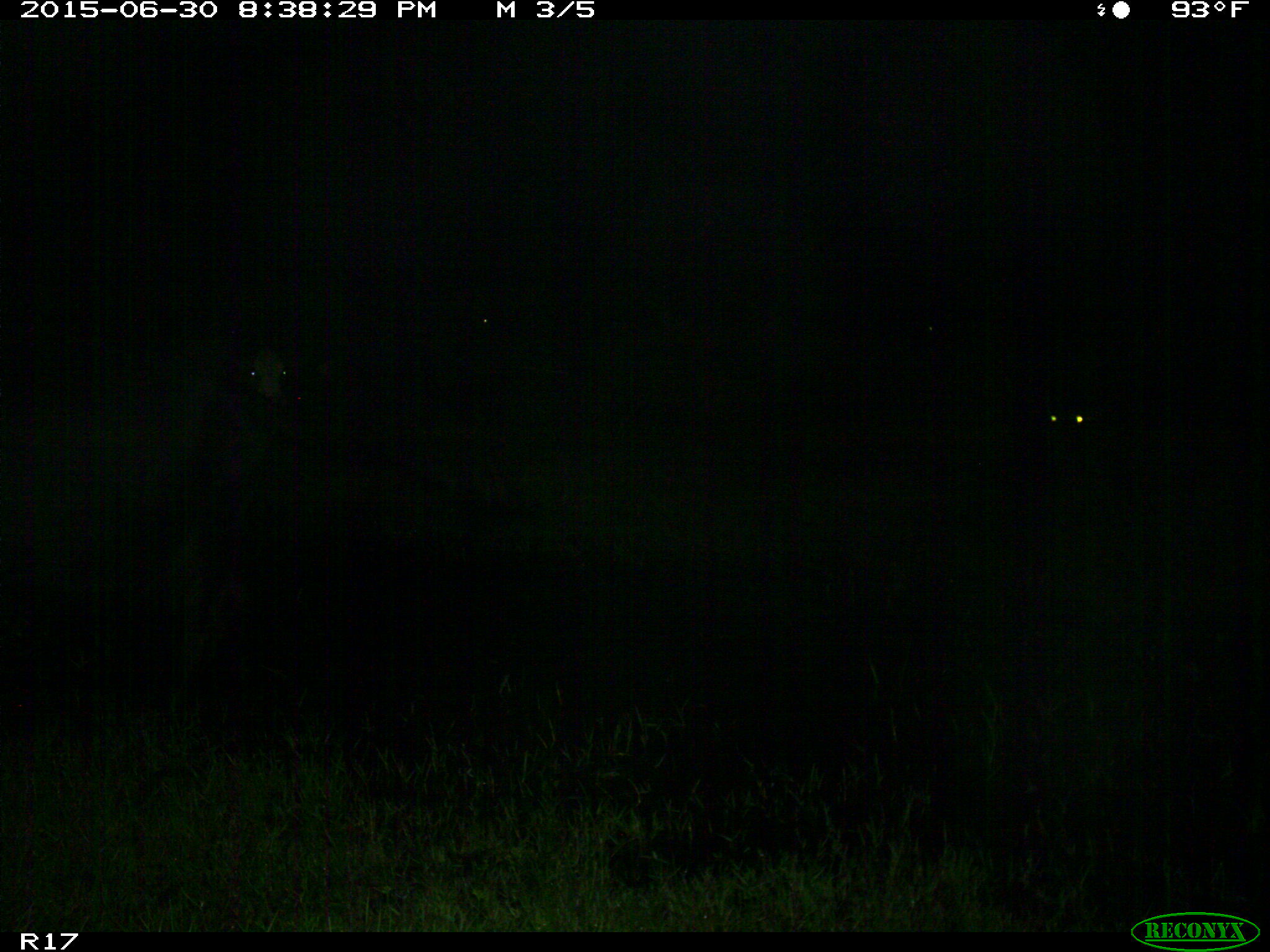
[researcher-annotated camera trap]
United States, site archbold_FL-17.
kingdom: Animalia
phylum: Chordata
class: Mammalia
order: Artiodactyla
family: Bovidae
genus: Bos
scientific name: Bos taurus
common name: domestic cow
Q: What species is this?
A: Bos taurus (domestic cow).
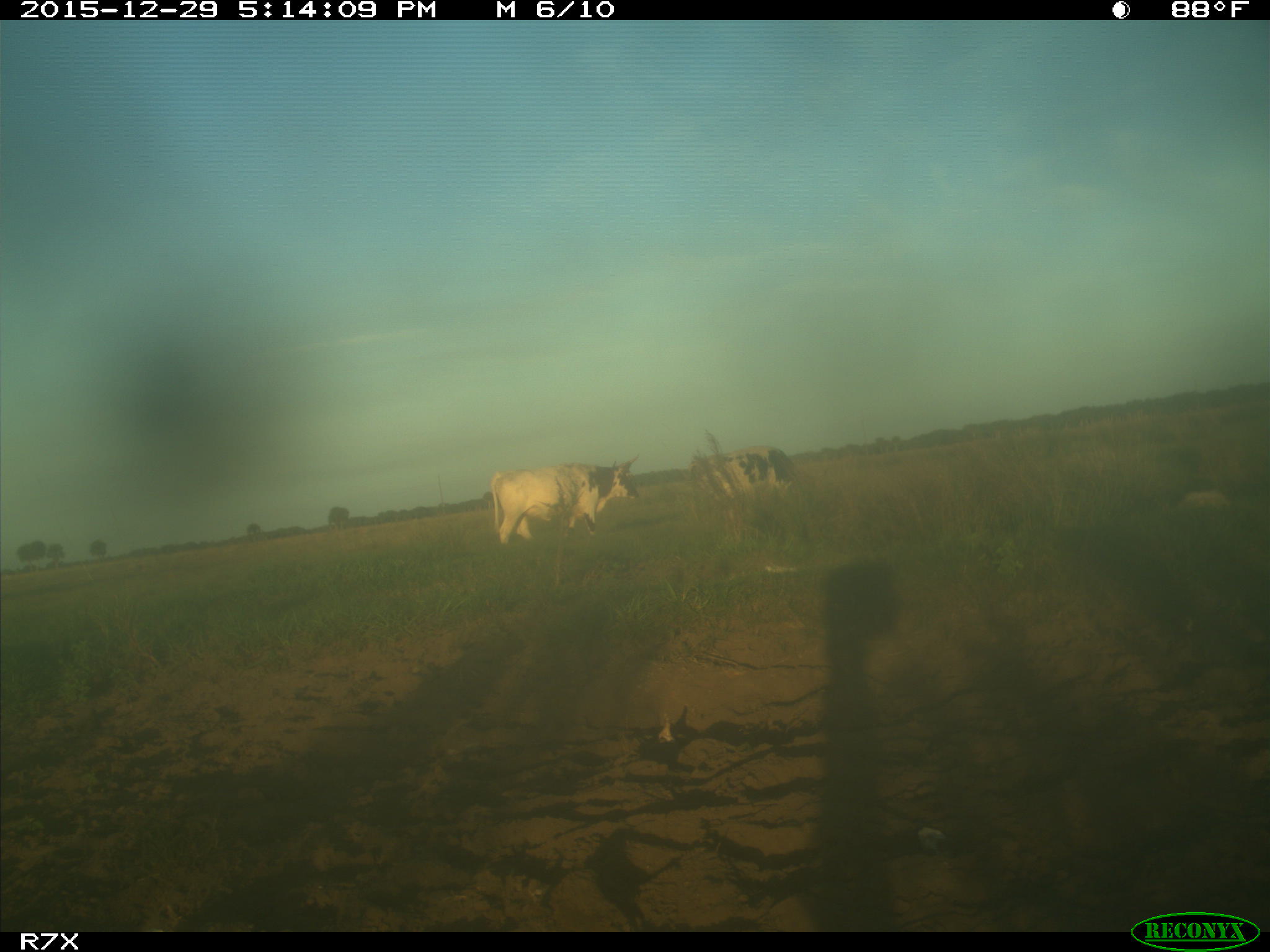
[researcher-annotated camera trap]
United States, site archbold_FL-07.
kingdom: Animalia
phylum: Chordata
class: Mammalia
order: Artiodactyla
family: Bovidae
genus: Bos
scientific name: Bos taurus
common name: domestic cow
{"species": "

▶ [TASK] Transcribe all records verbatim and omit each image.

▶ [ANSWER TO THE PROBLEM]
[researcher-annotated camera trap]
United States, site archbold_FL-17.
kingdom: Animalia
phylum: Chordata
class: Mammalia
order: Artiodactyla
family: Bovidae
genus: Bos
scientific name: Bos taurus
common name: domestic cow
Q: What species is this?
A: Bos taurus (domestic cow).
[researcher-annotated camera trap]
United States, site archbold_FL-07.
kingdom: Animalia
phylum: Chordata
class: Mammalia
order: Artiodactyla
family: Bovidae
genus: Bos
scientific name: Bos taurus
common name: domestic cow
{"species": "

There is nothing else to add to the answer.